Written task |
Lay out the stretch of the material from the line containing "When looking at" through the line containing "4. the red brick wall at pixel 290 149" as a numbered list, skipping any blank lines.

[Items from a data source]

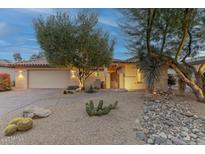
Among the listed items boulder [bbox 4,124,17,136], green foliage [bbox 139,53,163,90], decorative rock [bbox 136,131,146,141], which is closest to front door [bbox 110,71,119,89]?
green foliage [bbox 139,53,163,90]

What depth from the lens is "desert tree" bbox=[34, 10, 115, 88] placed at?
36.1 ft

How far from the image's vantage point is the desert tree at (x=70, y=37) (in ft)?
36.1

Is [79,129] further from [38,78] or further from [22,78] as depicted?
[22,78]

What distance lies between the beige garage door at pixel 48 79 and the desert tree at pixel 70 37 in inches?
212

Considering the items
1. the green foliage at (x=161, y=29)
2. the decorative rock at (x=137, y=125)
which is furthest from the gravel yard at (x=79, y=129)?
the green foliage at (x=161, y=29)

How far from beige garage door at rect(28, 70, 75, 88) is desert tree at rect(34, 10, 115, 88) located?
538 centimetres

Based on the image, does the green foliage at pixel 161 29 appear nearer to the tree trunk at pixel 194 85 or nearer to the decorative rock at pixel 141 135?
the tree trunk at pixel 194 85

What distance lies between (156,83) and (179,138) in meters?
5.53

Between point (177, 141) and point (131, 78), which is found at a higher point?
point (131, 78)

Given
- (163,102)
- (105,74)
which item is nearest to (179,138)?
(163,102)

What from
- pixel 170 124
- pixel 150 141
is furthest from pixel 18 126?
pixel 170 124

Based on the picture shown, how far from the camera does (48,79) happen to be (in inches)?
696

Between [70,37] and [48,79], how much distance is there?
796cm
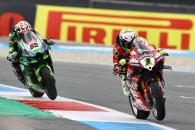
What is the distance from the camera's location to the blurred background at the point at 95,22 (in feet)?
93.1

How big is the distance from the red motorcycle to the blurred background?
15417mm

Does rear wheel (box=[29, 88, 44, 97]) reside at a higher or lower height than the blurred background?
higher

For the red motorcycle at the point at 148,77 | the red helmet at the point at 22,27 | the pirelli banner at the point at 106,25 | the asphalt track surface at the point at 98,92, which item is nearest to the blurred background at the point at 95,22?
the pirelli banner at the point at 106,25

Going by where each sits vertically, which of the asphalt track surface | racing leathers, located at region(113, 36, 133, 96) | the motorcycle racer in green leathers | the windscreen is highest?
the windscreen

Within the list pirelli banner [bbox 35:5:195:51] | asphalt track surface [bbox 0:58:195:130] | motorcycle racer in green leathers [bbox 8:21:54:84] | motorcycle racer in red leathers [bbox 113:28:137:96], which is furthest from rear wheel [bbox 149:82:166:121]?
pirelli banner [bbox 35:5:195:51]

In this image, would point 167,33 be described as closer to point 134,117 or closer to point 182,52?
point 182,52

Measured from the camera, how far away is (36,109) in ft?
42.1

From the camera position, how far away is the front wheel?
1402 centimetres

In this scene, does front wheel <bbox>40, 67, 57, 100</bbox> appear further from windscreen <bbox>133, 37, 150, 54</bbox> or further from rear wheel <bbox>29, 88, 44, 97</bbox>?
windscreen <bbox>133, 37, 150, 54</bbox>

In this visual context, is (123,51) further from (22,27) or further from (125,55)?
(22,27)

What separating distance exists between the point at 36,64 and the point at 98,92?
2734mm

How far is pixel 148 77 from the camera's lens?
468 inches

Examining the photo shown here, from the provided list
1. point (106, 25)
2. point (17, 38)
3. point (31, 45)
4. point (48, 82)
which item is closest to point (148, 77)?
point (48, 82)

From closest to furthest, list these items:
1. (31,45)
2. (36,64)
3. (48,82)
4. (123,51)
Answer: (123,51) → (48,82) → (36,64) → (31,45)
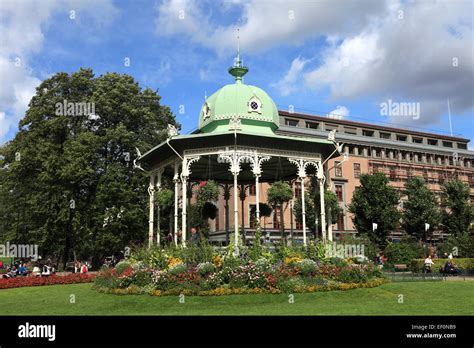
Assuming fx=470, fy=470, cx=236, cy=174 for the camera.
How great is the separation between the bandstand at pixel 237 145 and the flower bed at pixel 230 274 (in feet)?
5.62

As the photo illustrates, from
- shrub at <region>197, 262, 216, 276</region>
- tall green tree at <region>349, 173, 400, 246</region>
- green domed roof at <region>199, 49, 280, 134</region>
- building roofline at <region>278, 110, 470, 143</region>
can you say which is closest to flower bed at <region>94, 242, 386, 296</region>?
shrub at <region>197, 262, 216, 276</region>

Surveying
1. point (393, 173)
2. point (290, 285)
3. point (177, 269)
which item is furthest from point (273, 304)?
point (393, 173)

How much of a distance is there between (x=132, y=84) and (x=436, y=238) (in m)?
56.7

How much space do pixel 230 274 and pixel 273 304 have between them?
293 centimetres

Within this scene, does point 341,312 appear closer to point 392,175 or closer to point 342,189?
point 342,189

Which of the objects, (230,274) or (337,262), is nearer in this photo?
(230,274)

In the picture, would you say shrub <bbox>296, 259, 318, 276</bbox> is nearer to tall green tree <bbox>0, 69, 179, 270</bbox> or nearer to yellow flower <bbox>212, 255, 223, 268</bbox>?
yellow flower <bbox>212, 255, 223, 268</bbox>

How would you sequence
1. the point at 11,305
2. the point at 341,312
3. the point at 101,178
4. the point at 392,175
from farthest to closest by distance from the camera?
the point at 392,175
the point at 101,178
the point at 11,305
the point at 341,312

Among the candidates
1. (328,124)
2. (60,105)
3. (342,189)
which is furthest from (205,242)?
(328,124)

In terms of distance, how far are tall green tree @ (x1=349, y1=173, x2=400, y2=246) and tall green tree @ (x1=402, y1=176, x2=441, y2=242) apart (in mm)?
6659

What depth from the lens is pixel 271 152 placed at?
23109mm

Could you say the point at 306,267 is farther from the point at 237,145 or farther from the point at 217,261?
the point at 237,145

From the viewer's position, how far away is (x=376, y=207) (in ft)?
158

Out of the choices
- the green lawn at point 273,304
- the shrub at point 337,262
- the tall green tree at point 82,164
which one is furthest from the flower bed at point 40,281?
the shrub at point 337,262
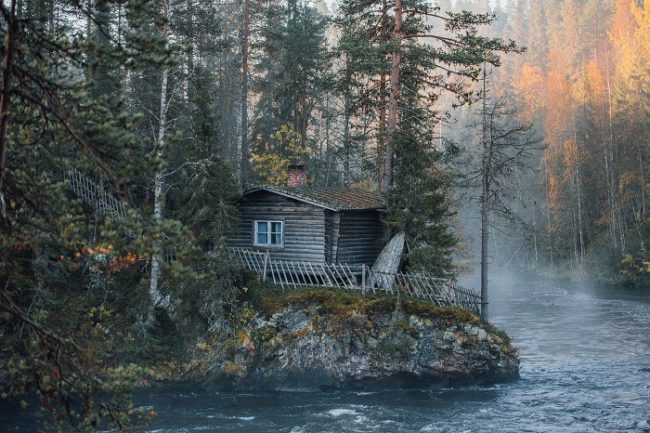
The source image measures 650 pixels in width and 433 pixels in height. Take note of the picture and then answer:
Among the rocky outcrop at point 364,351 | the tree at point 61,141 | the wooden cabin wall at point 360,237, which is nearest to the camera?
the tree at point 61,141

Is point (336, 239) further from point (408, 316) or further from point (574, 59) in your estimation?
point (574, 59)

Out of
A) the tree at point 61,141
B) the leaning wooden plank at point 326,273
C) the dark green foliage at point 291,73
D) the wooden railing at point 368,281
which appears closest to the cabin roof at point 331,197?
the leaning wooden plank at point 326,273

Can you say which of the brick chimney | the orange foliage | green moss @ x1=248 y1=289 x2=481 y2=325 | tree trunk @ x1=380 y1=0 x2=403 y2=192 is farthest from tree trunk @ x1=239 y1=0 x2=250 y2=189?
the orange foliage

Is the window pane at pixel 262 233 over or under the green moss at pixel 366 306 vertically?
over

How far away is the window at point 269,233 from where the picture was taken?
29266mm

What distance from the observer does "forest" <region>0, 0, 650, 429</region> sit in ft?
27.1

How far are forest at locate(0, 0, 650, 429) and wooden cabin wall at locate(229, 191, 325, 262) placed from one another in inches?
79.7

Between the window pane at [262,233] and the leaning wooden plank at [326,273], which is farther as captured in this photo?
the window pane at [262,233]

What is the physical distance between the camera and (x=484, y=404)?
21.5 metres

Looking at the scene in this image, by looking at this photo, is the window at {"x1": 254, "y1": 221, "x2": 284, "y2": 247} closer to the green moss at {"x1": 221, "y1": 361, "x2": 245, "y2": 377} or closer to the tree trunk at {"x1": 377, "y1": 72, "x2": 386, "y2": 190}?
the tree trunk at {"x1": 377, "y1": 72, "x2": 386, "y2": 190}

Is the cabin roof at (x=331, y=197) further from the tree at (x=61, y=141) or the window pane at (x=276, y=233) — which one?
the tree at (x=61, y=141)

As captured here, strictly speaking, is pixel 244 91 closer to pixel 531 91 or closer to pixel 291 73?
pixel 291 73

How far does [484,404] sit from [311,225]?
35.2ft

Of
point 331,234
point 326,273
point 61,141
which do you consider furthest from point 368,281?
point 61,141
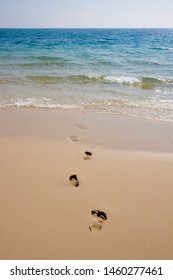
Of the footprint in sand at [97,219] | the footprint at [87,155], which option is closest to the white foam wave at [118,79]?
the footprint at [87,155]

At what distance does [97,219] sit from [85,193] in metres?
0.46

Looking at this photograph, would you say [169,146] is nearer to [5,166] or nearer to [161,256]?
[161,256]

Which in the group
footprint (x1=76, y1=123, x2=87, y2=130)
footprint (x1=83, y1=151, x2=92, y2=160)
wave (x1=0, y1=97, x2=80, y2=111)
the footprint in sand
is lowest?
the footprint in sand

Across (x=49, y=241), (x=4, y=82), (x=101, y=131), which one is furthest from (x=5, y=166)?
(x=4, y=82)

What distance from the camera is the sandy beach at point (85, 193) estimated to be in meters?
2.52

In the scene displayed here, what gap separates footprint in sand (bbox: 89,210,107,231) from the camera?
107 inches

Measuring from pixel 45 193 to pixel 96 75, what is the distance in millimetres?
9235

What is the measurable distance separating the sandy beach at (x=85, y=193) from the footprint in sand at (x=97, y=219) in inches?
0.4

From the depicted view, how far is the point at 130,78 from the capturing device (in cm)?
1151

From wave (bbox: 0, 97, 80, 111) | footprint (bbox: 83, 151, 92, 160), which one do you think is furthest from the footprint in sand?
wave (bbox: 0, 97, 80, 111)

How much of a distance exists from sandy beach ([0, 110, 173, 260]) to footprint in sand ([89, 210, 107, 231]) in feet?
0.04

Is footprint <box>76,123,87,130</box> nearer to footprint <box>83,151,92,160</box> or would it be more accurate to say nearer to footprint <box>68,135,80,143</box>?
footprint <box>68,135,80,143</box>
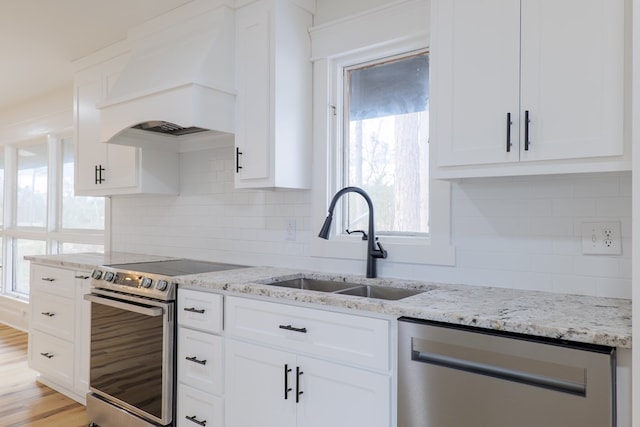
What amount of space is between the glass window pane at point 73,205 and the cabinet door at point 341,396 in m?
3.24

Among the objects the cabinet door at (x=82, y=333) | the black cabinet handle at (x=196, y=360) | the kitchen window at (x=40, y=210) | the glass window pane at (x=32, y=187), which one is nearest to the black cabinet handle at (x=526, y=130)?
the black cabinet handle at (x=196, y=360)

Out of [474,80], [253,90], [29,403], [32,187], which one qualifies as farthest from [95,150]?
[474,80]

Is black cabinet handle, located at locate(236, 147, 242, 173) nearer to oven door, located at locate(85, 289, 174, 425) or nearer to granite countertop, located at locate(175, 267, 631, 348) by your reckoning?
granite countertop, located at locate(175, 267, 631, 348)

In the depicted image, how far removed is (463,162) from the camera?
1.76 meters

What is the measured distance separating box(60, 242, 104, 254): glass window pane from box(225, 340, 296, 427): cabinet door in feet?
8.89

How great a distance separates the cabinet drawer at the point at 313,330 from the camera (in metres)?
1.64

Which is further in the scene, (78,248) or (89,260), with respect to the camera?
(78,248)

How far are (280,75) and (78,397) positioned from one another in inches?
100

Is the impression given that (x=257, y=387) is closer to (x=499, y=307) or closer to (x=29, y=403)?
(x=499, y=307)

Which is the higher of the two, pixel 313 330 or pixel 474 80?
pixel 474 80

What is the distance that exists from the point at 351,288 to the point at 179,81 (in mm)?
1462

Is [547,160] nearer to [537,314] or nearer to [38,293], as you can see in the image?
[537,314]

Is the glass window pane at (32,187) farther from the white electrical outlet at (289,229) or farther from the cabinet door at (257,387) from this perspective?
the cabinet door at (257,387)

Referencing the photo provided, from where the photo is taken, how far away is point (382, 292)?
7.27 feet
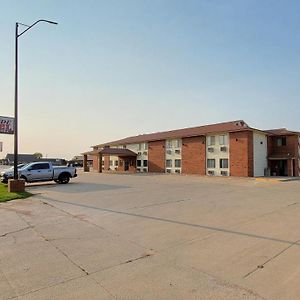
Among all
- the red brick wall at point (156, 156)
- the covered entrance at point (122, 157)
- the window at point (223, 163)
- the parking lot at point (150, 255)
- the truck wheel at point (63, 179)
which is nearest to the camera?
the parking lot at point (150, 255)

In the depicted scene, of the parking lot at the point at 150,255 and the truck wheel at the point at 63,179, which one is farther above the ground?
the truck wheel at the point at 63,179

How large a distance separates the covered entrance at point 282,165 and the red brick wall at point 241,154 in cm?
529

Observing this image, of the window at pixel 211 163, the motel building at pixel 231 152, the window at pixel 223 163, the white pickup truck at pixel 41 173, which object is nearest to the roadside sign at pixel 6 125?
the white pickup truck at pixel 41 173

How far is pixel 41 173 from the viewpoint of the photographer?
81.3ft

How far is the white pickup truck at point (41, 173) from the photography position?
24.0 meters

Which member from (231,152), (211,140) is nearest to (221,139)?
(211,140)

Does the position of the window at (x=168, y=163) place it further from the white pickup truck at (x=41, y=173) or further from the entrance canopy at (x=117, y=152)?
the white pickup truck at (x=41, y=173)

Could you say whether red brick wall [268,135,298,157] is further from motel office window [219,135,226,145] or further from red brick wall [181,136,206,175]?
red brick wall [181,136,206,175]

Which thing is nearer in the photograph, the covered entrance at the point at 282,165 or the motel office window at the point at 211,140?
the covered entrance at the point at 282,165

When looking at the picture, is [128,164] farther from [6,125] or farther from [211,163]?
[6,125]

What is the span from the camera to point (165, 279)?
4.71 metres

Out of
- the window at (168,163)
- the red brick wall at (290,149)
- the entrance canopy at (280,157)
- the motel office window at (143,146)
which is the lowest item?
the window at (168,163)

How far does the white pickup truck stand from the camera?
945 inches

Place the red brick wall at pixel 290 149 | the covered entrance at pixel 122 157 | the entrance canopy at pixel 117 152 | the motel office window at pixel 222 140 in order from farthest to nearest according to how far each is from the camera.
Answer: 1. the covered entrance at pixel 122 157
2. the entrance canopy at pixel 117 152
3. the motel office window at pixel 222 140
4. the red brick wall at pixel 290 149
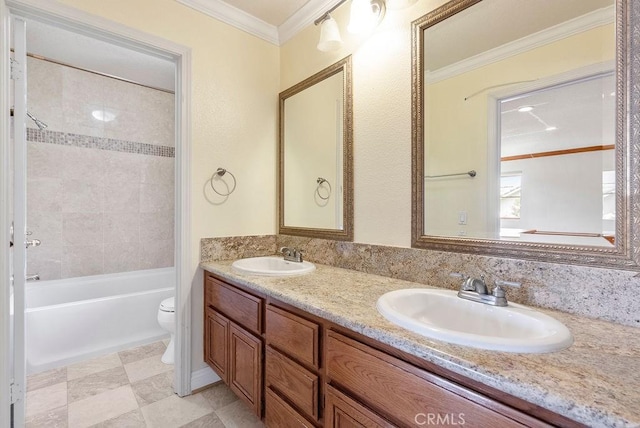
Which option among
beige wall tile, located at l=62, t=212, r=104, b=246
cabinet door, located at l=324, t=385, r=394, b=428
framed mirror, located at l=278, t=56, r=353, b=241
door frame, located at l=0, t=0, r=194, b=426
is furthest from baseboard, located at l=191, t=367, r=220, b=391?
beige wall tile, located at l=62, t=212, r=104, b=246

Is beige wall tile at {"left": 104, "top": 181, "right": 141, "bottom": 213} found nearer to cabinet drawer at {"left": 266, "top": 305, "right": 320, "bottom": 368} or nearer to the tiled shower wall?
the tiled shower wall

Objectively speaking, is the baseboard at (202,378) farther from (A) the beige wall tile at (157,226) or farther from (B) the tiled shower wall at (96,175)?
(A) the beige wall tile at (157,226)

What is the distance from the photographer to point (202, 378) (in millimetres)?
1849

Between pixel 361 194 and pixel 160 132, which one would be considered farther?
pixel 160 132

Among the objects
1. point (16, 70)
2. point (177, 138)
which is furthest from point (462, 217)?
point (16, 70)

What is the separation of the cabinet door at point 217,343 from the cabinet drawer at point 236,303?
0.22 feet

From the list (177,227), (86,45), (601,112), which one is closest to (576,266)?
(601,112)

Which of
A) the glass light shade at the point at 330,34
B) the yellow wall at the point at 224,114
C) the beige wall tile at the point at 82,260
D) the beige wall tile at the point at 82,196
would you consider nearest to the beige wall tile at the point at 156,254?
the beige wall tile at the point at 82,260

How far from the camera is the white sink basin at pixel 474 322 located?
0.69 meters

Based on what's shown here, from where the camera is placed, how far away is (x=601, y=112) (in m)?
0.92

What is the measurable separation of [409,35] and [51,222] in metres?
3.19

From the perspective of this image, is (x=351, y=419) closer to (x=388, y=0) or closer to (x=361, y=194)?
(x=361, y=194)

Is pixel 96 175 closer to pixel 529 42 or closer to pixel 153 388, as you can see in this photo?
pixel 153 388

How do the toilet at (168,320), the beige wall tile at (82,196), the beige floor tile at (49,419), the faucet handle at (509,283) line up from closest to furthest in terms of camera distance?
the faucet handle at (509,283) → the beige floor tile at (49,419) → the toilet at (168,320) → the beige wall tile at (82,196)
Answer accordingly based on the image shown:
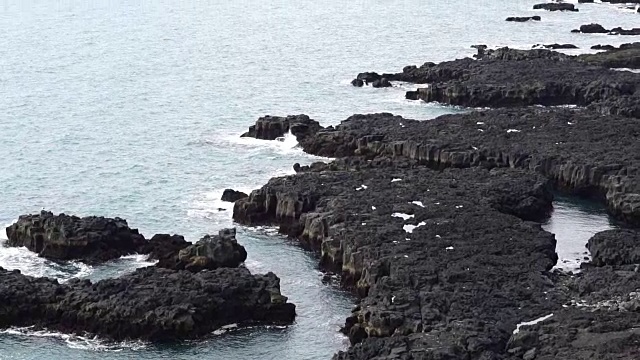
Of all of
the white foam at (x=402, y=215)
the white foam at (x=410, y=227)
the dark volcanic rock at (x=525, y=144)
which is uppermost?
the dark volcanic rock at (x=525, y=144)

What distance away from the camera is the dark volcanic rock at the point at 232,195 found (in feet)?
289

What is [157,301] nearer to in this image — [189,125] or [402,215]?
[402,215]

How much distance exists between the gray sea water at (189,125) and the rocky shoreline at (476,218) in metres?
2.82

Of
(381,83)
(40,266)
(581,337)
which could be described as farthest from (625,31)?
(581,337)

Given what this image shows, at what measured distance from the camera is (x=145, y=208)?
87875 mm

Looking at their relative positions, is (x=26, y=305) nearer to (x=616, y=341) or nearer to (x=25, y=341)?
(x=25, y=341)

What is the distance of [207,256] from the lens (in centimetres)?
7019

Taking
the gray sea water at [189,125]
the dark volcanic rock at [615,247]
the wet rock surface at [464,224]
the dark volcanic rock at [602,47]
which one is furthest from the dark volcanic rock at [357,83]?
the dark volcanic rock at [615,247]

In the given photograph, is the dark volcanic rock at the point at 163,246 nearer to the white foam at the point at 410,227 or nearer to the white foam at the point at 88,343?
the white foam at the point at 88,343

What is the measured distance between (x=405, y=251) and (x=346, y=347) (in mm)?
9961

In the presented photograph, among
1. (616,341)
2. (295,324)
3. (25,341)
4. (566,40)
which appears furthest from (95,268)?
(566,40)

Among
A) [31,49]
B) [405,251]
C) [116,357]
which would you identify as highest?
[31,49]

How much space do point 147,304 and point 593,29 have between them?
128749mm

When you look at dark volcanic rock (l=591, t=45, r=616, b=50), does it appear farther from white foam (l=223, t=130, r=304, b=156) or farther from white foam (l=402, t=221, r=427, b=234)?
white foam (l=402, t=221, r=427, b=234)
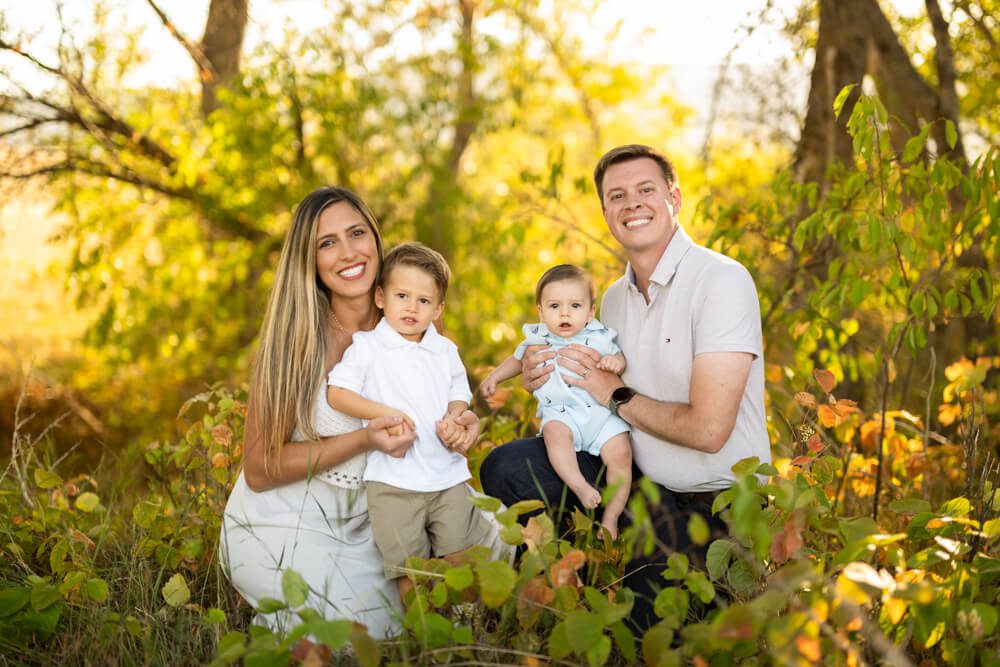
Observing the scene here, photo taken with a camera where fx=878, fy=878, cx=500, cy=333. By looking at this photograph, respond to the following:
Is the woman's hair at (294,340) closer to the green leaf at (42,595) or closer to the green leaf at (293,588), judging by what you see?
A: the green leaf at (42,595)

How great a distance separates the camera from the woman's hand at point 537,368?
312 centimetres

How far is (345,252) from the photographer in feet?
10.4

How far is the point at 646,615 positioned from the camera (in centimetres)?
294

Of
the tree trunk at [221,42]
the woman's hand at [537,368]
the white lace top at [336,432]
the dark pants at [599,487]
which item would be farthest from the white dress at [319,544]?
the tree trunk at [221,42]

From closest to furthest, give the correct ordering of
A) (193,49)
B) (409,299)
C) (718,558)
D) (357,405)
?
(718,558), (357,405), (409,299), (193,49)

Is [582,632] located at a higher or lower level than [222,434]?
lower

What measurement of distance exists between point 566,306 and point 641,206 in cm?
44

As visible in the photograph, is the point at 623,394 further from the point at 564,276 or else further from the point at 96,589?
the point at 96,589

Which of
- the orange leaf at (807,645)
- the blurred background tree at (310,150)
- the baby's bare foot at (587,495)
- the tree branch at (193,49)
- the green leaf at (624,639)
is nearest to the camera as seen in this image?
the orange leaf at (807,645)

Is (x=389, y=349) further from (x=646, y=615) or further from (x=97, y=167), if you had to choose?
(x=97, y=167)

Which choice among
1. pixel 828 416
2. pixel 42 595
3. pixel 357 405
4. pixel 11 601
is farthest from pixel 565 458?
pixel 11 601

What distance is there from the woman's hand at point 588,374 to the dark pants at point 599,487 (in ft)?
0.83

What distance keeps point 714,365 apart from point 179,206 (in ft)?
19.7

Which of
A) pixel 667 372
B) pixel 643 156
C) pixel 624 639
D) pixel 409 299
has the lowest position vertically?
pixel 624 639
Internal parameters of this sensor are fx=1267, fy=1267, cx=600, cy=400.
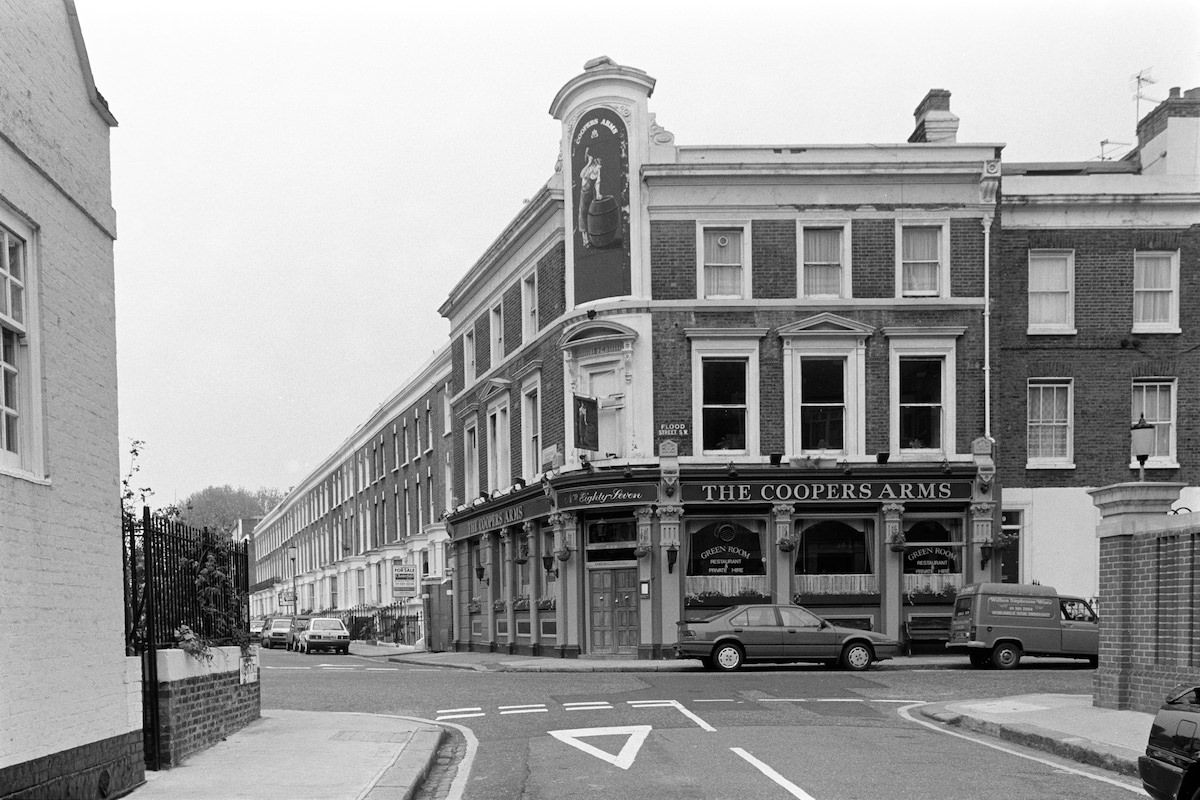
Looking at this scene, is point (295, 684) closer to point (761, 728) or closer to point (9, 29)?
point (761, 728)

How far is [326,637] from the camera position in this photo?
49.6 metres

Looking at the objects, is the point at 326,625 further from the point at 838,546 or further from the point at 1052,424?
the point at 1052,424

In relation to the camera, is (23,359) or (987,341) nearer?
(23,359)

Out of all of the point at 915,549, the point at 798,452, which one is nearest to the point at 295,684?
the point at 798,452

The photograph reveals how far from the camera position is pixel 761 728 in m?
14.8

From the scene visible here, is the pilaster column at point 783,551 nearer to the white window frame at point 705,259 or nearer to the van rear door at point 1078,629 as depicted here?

Task solution |
1. When looking at the picture, is [128,164] farther from [6,125] or farther from [211,163]?
2. [6,125]
3. What is the span from the camera to point (165, 279)?
4. 4.71 metres
5. Out of
6. - the window at (168,163)
7. - the red brick wall at (290,149)
8. - the entrance canopy at (280,157)
9. - the motel office window at (143,146)
10. which is the lowest item?
11. the window at (168,163)
12. How far does the white pickup truck stand from the camera?
13. 945 inches
14. Place the red brick wall at pixel 290 149 | the covered entrance at pixel 122 157 | the entrance canopy at pixel 117 152 | the motel office window at pixel 222 140 in order from farthest to nearest according to how far each is from the camera.
15. Answer: 1. the covered entrance at pixel 122 157
16. 2. the entrance canopy at pixel 117 152
17. 3. the motel office window at pixel 222 140
18. 4. the red brick wall at pixel 290 149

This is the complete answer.